The only people who can walk around safely now live in gated communities with armed guards, like those folks in Margaret Atwood's Oryx & Crake, where they are safe and can be who they want to be. They don't have to worry that there are fewer and fewer jobs out there. They don't care, probably don't even know, that people are making do with less and less. (Though one day it will reach them, too. For all their money, they are not immune. Even the rich must die.)

The rest of us, we have to do for ourselves. And this goes back how far? As far as I can trace it. Racism and bigotry lies at the heart of this dystopia, because it kept us, as U.S. citizens, from becoming truly a single nation, keeping us instead as a country of "them" versus "us." Always. We never built systems to protect and help people, never put things into place to ensure the kind of social safety net that is a basic human right, because we were so busy being concerned that someone else might get "ours" when "they" shouldn't have it, that we have vaulted to the bottom of the first world nations.

We're not even a first world nation now. We're like a fifth world nation or something. Even third world nations don't have the problems we do. They don't have the failing infrastructure, the mass shootings, the total unhappiness that surrounds me every single time I go into the grocery store, when the waves of anger and frustration simply come at me as if I am in an ocean of angst.

I am drowning in that ocean, and so are you. And you. We are all drowning and fooling ourselves that the water we are allowing into our lungs is actually good for us, when in the end, it so polluted with hatred that it will destroy this country and take our children with it.

We have the greatest military. Whoopee. We did not invest in the things that mattered. We did not invest in our future as people. We have become fragile. The coronavirus has shown us for what we are - weak, secluded, scared saplings, ghosts of the people we could have been, had our world been just a little bit different, our minds just a little more open, our lives just a little less filled with hate.

When we are only commodities - and that is all we are, in the end, in a capitalistic society - how could we have expected to ultimately end up with a functioning society? We can't. Because we're too busy now living the worlds created in our dystopian literature, where we each have to protect what little we have because, well, because it's all we have.

We don't even know how to reach out to one another as human beings in an effort to make it better. We watch the protests on TV and see them turn into riots and gasp. Those others! We don't think, don't empathize, don't care.

God, what a sickening society we are. We are the zombies we have been afraid of all of this time. We don't need to look for them on TV.

They are all around us, each of us, dragging our feet, watching our lives waste away, searching for meaning in faux religions and cultish leadership, wanting to eat one another out of fear and loathing.

And now we have reached a pinnacle where fascism is here, its ugly nastiness a jackboot around the corner.
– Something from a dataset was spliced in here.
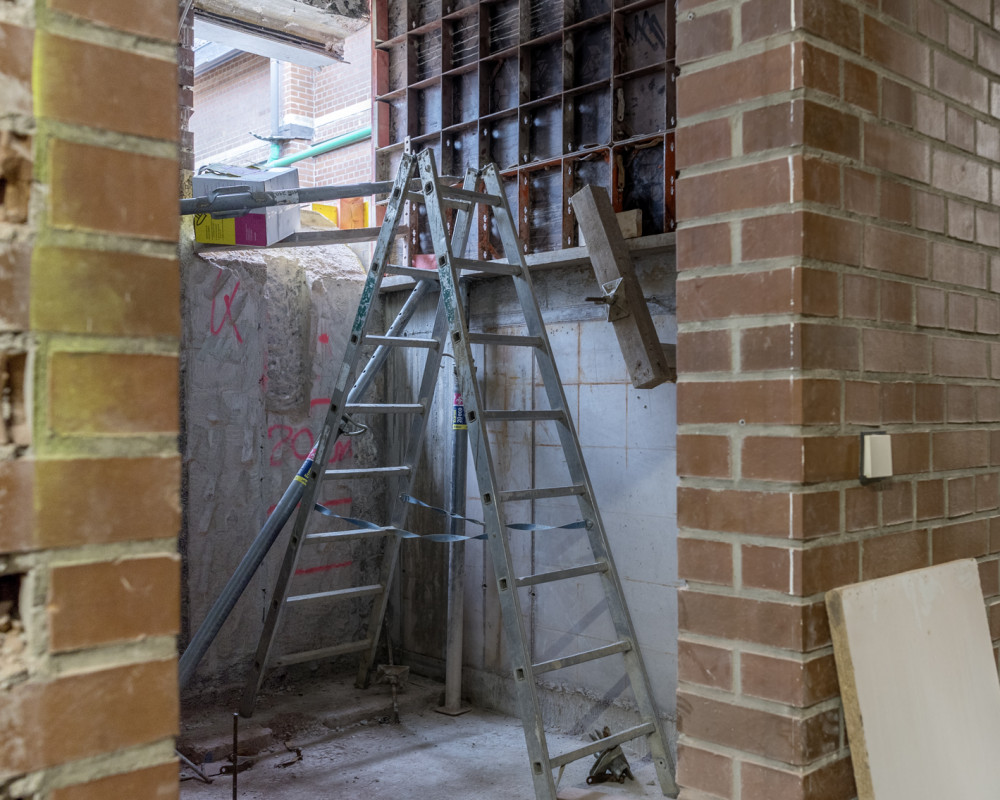 Die Wand wird geschalt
We are a vote away from it. Regardless of who wins, it is here, and it isn't going to go away. We will kill one another in the end, if the virus doesn't get us all first.
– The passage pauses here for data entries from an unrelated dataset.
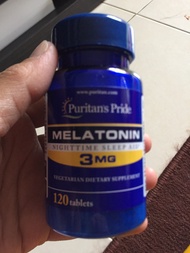 Puritans Pride Melatonin 3 mg 120 Tablets untuk insomnia | Obat Tidur Lelap Tidur Murah | Obat Tidur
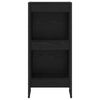 vidaXL Gabinete de Livros Carvalho Preto 80 x 30 x 155 cm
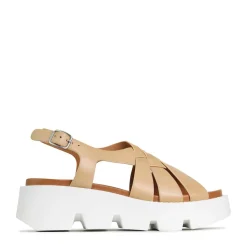 KAILYN PLATFORM ANKLE STRAP SANDALS LEATHER>EOS Footwear Sale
We have never been a country that understands friendship. We adore ignorance. We don't want to know. We don't want to understand, improve, care, imagine a better world - damnit, we simply don't want to change. We're not friends, none of us. We're just strangers living in the same land, looking askance at one another, wondering not, "How can I help?" but "What do they want?"

Is it any surprise to anybody that now we're watching cities burn? We've got a lunatic with his finger on the nuclear codes.

And us? We are all simply bewildered and horrified.